DOCUMENT TEXT →
- Born: Bernard Fiifi Abban 31 March 1989 (age 37) Accra, Greater Accra Region, Ghana
- Genres: Reggae, Dancehall, Afrobeats
- Occupations: Singer; Songwriter; Performer;
- Instrument: Vocals
- Years active: 2010–present

= Abban (musician) =

Bernard Fiifi Abban (born 31 March 1989), ABBAN is a Reggae singer and songwriter from Ghana, West Africa. He deals in different genres of music ranging from Lovers Rock, Root Culture, Hip Life, Reggae, Dancehall.

Abban graduated from Christian Methodist Senior High School in 2008 and proceeded to Jayee University College where he became the entertainment committee president.

==Early life==

Abban started his music career recording on riddim instrumentals. In March 2018, he rebranded from Da Governor to Abban and signed under the auspices of Irie Ites Studio.

He dropped his first reggae single Agoro which won him massive audience and recognition in the Ghana music industry.

[Saved data entries]
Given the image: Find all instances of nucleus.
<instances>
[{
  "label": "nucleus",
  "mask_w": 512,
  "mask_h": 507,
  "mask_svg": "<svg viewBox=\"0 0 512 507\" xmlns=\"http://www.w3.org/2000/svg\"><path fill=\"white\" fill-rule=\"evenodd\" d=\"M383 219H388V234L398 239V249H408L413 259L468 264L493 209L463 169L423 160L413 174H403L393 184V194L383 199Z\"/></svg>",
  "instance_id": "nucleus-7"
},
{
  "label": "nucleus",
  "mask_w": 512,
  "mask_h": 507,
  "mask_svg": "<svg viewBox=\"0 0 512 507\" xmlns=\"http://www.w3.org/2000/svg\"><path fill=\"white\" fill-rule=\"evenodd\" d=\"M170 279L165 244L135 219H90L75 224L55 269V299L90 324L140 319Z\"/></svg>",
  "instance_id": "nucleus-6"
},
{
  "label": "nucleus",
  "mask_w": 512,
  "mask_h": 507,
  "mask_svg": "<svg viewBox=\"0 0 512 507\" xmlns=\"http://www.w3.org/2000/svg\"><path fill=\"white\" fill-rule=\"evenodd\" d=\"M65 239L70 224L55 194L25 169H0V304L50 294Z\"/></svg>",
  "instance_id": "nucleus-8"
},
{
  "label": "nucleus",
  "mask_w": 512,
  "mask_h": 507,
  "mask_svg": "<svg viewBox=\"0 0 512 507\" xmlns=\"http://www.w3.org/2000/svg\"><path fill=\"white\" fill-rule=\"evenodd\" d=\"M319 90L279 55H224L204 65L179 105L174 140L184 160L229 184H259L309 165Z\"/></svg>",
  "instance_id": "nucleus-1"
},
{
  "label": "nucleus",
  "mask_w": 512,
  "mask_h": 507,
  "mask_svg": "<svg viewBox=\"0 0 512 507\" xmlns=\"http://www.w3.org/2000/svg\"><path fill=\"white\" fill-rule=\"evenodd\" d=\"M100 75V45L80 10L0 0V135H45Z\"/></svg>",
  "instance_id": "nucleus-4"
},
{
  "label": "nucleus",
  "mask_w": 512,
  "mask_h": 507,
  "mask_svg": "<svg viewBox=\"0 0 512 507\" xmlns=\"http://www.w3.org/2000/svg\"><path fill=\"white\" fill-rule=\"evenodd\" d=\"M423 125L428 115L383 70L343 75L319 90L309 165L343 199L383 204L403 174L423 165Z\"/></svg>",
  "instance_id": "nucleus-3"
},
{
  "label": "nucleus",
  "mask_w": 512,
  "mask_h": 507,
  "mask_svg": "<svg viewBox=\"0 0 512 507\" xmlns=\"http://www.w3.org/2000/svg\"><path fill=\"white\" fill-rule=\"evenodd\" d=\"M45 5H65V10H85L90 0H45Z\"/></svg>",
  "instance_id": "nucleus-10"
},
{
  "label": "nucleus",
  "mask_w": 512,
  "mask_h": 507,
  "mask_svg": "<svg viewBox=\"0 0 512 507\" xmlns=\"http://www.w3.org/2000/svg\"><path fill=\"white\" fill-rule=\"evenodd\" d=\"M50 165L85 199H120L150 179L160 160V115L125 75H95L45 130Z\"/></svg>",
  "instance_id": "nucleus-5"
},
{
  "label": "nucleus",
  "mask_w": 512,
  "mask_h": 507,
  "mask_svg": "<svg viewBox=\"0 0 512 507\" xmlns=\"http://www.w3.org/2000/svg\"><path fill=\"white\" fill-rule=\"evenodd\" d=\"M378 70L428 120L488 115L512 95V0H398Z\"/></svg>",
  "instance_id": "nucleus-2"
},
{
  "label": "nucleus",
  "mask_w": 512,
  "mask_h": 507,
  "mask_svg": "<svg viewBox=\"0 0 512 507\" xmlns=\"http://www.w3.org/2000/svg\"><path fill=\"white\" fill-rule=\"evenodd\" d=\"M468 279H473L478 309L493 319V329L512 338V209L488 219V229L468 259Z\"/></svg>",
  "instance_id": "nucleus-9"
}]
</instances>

TASK PROMPT →
Answer these from the biography of Abban:
(a) Which school did Abban graduate from in 2008?
(b) What name did he go by before rebranding in March 2018?
(c) What was his first reggae single?

EXERCISE RESULT →
(a) Christian Methodist Senior High School
(b) Da Governor
(c) Agoro